U.S. Attorney Melinda Haag said she suspended the conferences after the Supreme Court heard oral arguments in U.S. v. Davila, a case in which a Georgia defendant pled guilty after a magistrate judge advised him that he would receive a softer sentence. After the Supreme Court and the solicitor general concluded that the sessions violated Rule 11 of the Federal Rules of Criminal Procedure, Haag made the suspension permanent.
“When the solicitor general and the Supreme Court tell us that it violates Rule 11, to agree to a settlement conference would be to invite error into the record,” Haag said in an interview.
But some local defense lawyers question whether the Supreme Court’s June decision required the U.S. attorney’s office to change course.

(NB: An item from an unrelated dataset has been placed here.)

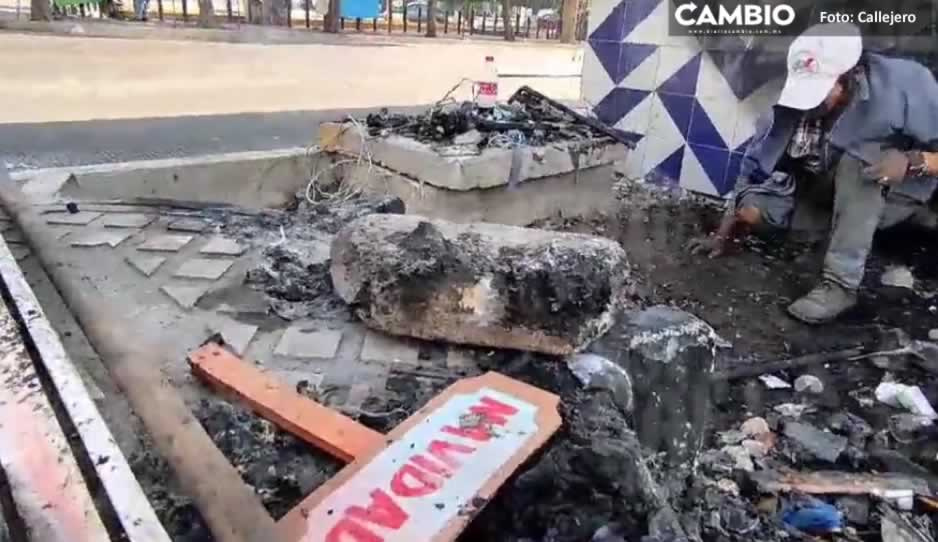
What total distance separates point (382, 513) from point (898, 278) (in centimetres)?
314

“I don’t think Davila really changes the law but simply reaffirms it,” said Walter Brown, a white collar partner at Orrick, Herrington & Sutcliffe who served as an assistant U.S. attorney in the Central District. “I don’t think that is a reason to abandon wholesale a practice that a lot of people felt was valuable.”
Northern District judges had tried to toe the line by ensuring that the conferences were not supervised by the same judge steering the case. But Haag noted that the court took the same precautions in Davila.
“The concern is that judicial involvement in plea dicussions places undue pressure on defendants to enter into guilty pleas, which is the reason that Rule 11 was promulgated to begin with,” Haag said.
State courts allow judges to have a hand in plea bargaining. But given Rule 11, the Northern District was one of few federal courts in the country to sponsor settlement conferences. And the local U.S. attorney’s enthusiasm for them waxed and waned. Former U.S. Attorney Joseph Russoniello refused to send line prosecutors to the meetings, sparking a firestorm of criticism in the defense bar, lawyers say. Under Haag, the office participated until the Davila decision came down.
The settlement conferences were typically requested by defense lawyers who held them more dearly than federal prosecutors. But Nolan is hopeful that the powers that be in the Northern District will want to revive the sessions once federal prosecutors and judges see the costs of trying cases that might otherwise settle.
“It’ll have a negative impact on all of the Northern District’s functions,” he said. “We don’t have the resources to try multidefendant cases that should be settled.”
Nolan said the U.S. attorney’s office withdrew from a settlement conference that had been scheduled in one of his cases, which involves allegations of illegal gratuity bribery with a public entity. The case is now headed to trial.
Asked if that trial could have been avoided with a settlement conference, Nolan responded, “No doubt in my mind.”